Figura 11 (a-b): Radiografias da clavícula nas incidências anpreoposterior (11a) e com inclinação cefálica de 20° (11b).
· Incidência de Zanca: incidência mais específica para avaliar o alinhamento da articulação acromioclavicular e deslocamentos menores. É uma incidência anteroposterior realizada com angulação cefálica do raio de 10 a15° que remove a sobreposição entre a articulação acromioclavicular e o acrômio presente na incidência AP.

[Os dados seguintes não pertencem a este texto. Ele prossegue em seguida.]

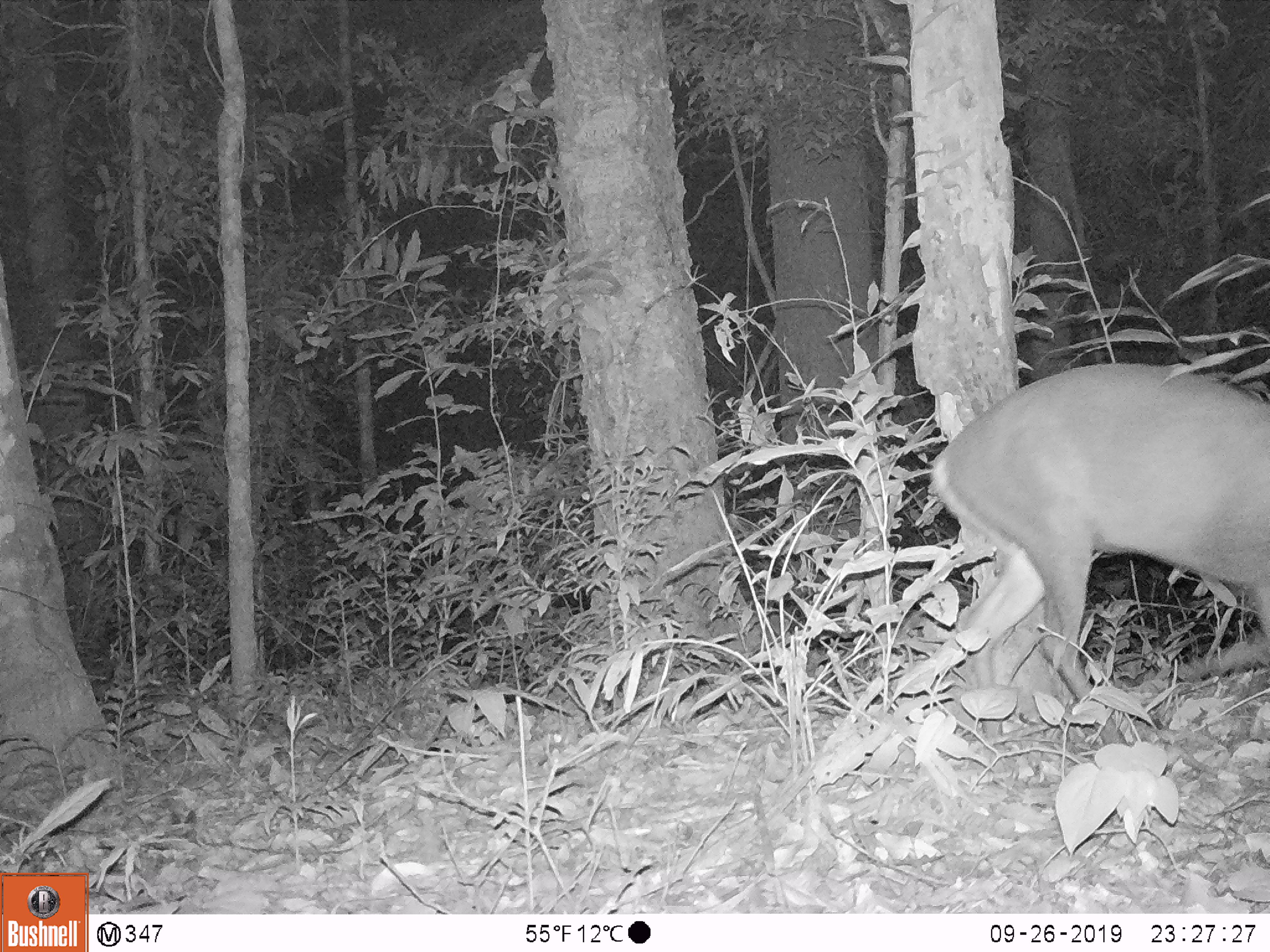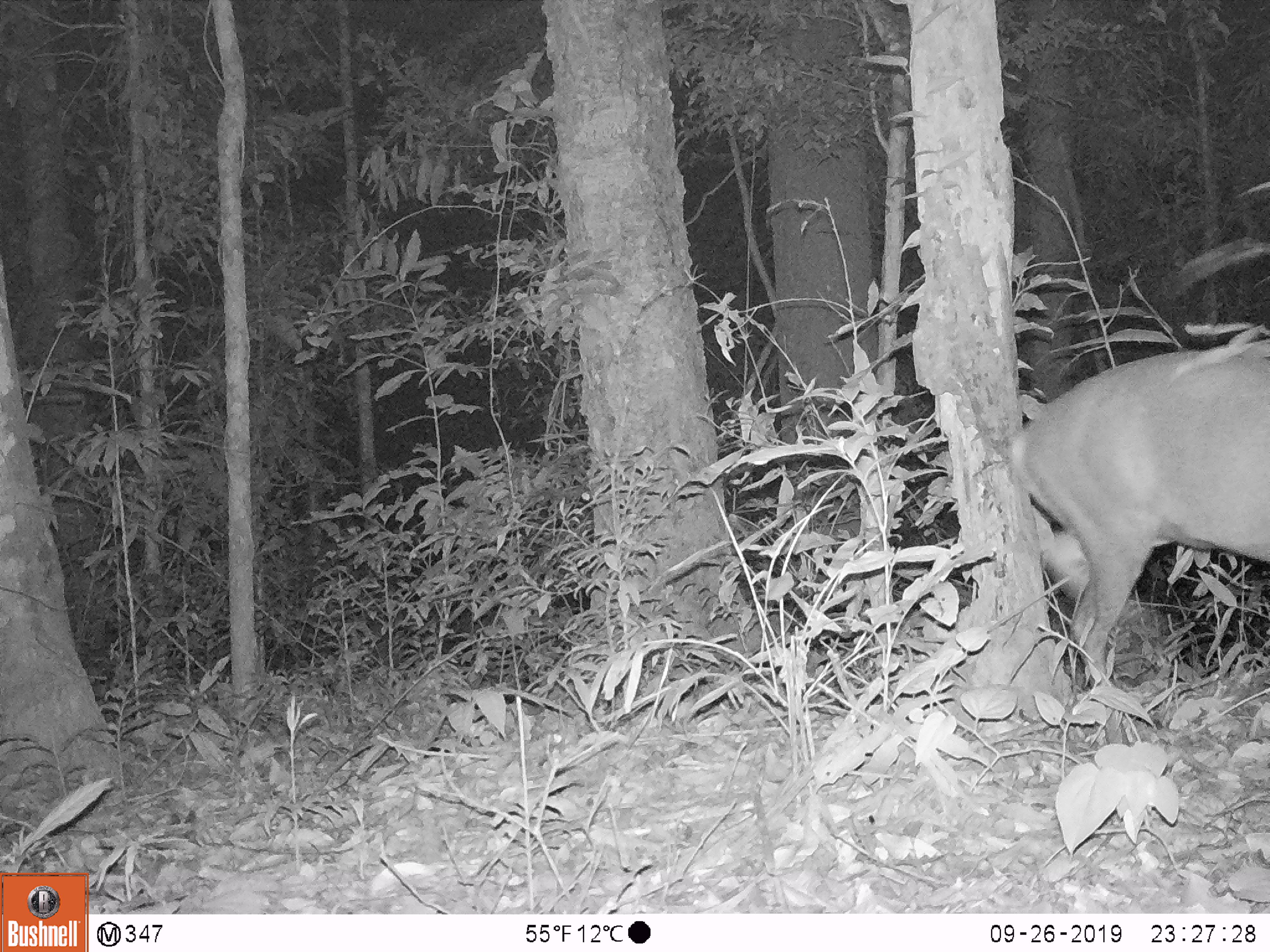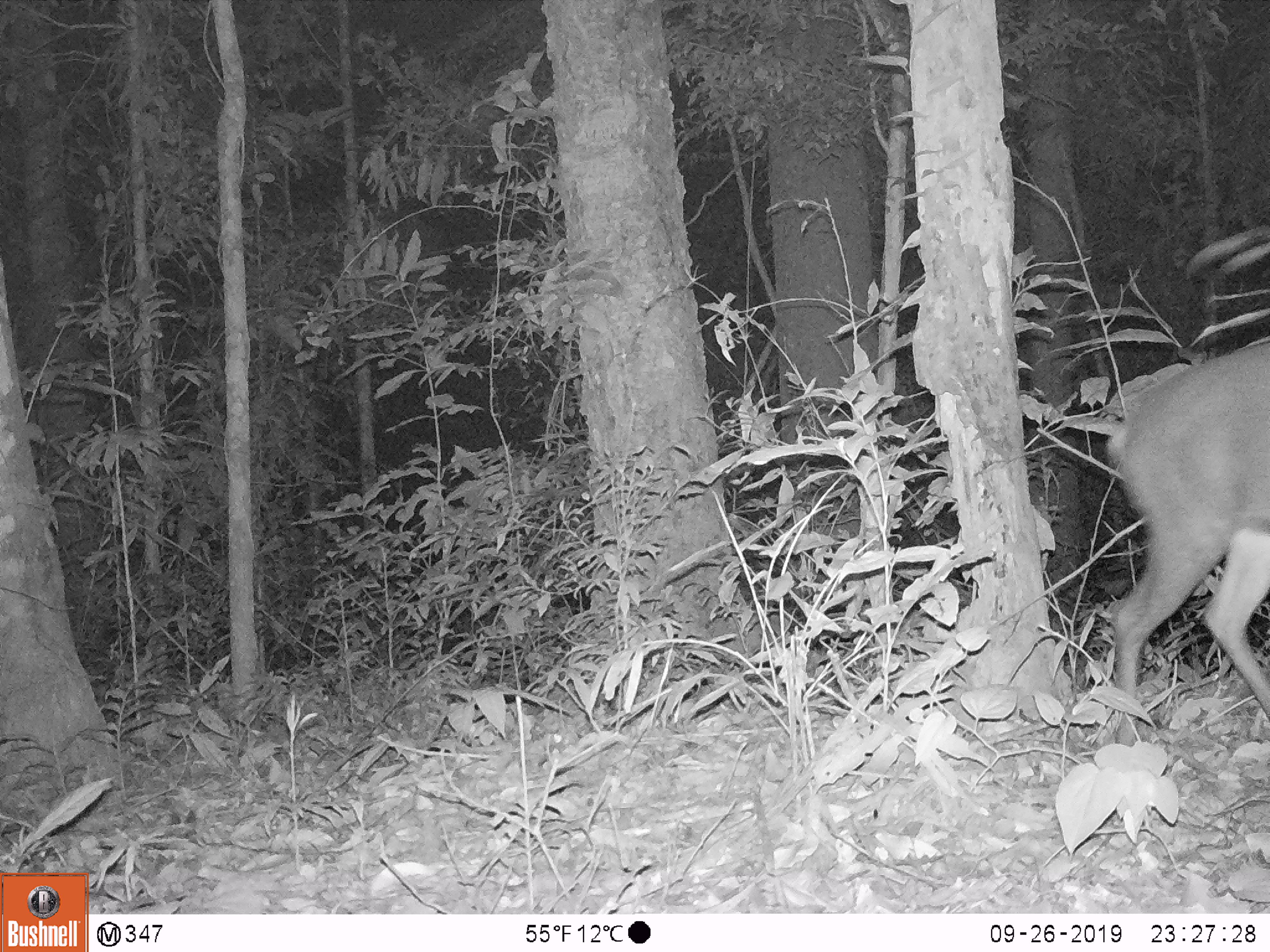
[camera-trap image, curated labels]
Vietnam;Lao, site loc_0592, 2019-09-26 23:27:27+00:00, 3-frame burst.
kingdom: Animalia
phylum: Chordata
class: Mammalia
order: Artiodactyla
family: Cervidae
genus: Muntiacus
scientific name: Muntiacus rooseveltorum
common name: roosevelt's muntjac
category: roosevelts muntjac group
Roosevelts muntjac group (roosevelt's muntjac) (Muntiacus rooseveltorum). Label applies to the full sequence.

· Incidência AP bilateral com estresse: usada quando as radiografias convencionais são inconclusivas para avaliação da estabilidade acromioclavicular. O paciente é posicionado em pé ou sentado, com pesos nos punhos para exercer tração sobre a clavícula, evidenciando melhor qualquer deslocamento (figura 12).

Figura 12: Ilustração da técnica da radiografia das clavículas com carga em que são colocados pesos nos punhos do paciente para gerar estresse sobre as clavículas.
A TC é útil na avaliação de fraturas complexas, no planejamento cirúrgico e identificação de lesões associadas. As reconstruções tridimensionais mostram com mais detalhes as fraturas cominutivas e a TC também é importante na suspeita de fraturas de arcos costais, pneumotórax ou lesões pulmonares associadas.
A RM pode mostrar a fratura da clavícula como achado incidental ou pode ser solicitada para melhor avaliação de lesões ligamentares, do plexo braquial ou complicações pós-traumáticas, com outras alterações concomitantes, com rotura do manguito rotador.
O tratamento cirúrgico geralmente é feito através de fixação com placas e parafusos e reconstrução dos ligamentos coracoclaviculares.
A não-união ocorre em cerca de 15% dos casos e os fatores de risco são:
Cominução
Deslocamento
Deformidade em Z
Sexo feminino
Idade mais avançada
Fumantes
Fraturas na clavícula distal apresentam maior risco de não-união em comparação com as fraturas nos terços proximal e médio.